## INSTRUÇÕES
(a) No texto sobre Natal e Umbanda, resuma em até três frases o parágrafo que começa com “O galo que canta na madrugada”, mantendo os fatos principais.
(b) Para cada afirmação a seguir, diga sim ou não conforme o texto sobre Natal e Umbanda, citando as palavras do texto que decidem: (i) a cantiga “Galo já cantou” foi registrada em um livro de 1943; (ii) o Natal nasceu no universo religioso afro-indígena-brasileiro; (iii) a Umbanda se apoia em valores comunitários.

*** TEXTO ***

Por: Pai Luiz Felipe Stevanim

26/12/2022 | 09:39


O Natal e a Páscoa são celebrações do Calendário Cristão. Não são festividades que se originaram no riquíssimo universo religioso afro-indígena-brasileiro. Contudo, como não se deixar envolver pelo espírito de comunhão e fraternidade que essas datas inspiram? O Natal é tempo em que a comunidade em que vivemos celebra a renovação da vida, o nascimento, o recomeço, os laços fraternais e o amor universal entre os seres — e a Umbanda, como religião que se alicerça em valores comunitários, também se alegra quando os humanos se abraçam.


Contudo, cada vez mais colonizado pelo individualismo típico de uma sociedade capitalista, o Natal tem deixado de ser sobre abraços e reencontros — e tornou-se a data de ilusões consumistas e de reforço das desigualdades. Converteu-se em um tempo em que tanto se conjuga o verbo “comprar” e se esquece o sentido original de renovação de ciclos e reafirmação de afetos. Diante deste dilema, como os saberes de terreiro cultivados pela Umbanda podem contribuir com o resgate do espírito comunitário desta celebração?


Há uma velha cantiga entoada por quilombolas e descendentes de ex-escravizados de origem bantu na região de Diamantina, em Minas Gerais, que revisita a narrativa natalina: “Galo já cantou, ê, ê / Cristo nasceu / Dia amanheceu / Galo já cantou”. Registrada pelo linguista Aires da Mata em seu livro “O negro e o garimpo em Minas Gerais”, de 1943, e imortalizada na voz de Tia Doca, no célebre disco “O canto dos escravos”, ao lado de Clementina de Jesus e Geraldo Filme, a canção é o anúncio do nascimento de uma criança pobre e refugiada na humildade de um curral — acontecimento simbólico revivido pela humanidade há dois milênios.


O galo que canta na madrugada é Exu que anuncia um novo dia. A história registra que, desde a Antiguidade, o Natal era época de “virada” do tempo, pois marcava a chegada do inverno (solstício de inverno) para povos diversos, como os romanos e os povos da Mesopotâmia. Para nós, na contemporaneidade, significa também a proximidade da virada do ano e nos convida a um ritual tanto íntimo quanto coletivo de renovação de nossas forças e de nossa fé para a “lua grande” (Ano Novo) que vai começar, no linguajar dos Caboclos de Umbanda.

*** MATERIAL EXTRAÍDO ***

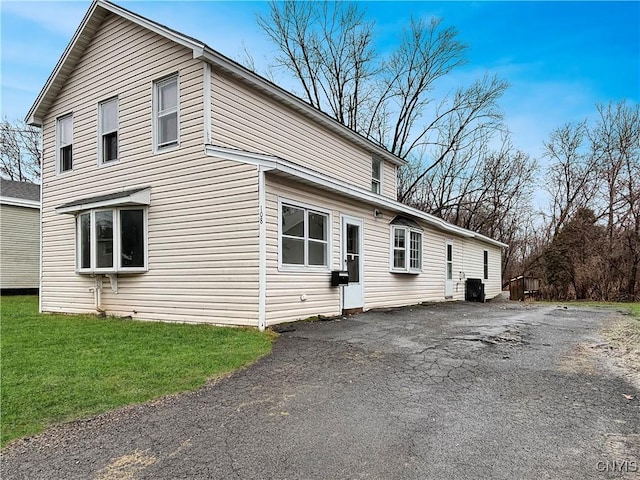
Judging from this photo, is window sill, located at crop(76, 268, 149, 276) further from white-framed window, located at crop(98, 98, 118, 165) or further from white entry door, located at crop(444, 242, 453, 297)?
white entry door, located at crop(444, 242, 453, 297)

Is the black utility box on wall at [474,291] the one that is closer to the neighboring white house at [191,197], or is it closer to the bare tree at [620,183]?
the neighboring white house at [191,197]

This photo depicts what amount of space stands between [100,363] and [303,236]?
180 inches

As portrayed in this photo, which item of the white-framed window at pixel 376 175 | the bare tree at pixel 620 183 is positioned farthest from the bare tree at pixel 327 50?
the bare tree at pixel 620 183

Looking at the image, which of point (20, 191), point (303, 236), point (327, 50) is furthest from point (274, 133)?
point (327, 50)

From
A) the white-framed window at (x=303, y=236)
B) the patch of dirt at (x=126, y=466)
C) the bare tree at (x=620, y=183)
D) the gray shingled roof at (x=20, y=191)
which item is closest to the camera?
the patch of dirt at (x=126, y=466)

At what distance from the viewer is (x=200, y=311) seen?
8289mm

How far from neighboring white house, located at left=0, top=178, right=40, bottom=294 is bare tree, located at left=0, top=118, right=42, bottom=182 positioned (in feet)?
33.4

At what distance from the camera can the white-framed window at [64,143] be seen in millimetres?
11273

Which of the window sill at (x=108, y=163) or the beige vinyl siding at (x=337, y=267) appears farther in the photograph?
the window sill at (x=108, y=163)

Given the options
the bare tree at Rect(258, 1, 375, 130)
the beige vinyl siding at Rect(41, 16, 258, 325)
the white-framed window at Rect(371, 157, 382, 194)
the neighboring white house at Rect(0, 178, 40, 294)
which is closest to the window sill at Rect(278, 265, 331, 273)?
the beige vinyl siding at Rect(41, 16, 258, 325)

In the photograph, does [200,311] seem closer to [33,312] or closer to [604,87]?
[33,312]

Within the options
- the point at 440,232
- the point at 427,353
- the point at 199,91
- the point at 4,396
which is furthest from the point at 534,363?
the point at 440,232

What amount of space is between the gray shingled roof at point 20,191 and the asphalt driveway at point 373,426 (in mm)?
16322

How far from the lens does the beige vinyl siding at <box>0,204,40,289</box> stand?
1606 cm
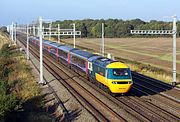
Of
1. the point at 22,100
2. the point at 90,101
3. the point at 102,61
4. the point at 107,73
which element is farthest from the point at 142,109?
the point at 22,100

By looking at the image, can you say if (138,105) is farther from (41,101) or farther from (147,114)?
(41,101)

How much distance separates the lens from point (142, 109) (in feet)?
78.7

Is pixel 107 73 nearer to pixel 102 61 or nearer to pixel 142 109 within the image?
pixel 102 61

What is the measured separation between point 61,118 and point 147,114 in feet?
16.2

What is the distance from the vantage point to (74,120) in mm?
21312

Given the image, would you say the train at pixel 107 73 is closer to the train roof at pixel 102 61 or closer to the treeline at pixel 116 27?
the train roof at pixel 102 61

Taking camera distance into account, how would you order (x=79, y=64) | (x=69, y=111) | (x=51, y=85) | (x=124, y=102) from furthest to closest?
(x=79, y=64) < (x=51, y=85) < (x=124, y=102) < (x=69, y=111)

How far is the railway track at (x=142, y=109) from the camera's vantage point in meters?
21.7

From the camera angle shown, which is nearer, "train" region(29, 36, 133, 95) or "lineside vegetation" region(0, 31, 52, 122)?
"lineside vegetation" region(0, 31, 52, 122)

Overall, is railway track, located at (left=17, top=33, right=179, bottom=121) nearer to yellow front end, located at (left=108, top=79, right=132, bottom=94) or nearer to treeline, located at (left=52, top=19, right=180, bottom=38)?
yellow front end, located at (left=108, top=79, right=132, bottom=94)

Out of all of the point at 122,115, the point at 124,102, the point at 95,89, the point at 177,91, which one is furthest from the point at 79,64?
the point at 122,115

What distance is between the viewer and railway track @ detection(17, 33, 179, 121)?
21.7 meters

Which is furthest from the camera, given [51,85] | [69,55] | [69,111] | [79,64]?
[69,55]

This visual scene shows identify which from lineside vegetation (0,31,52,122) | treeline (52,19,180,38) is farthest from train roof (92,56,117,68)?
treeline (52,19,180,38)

***

## RESPOSTAS
(a) O galo que canta de madrugada é Exu anunciando um novo dia. Desde a Antiguidade, o Natal marcava uma “virada” do tempo, a chegada do inverno (solstício de inverno), para povos como os romanos e os da Mesopotâmia. Hoje, também indica a proximidade do Ano Novo, a “lua grande” na linguagem dos Caboclos de Umbanda, e convida a um ritual íntimo e coletivo de renovação das forças e da fé.

(b)
(i) Sim: “Registrada pelo linguista Aires da Mata em seu livro “O negro e o garimpo em Minas Gerais”, de 1943”.
(ii) Não: “Não são festividades que se originaram no riquíssimo universo religioso afro-indígena-brasileiro”.
(iii) Sim: “a Umbanda, como religião que se alicerça em valores comunitários”.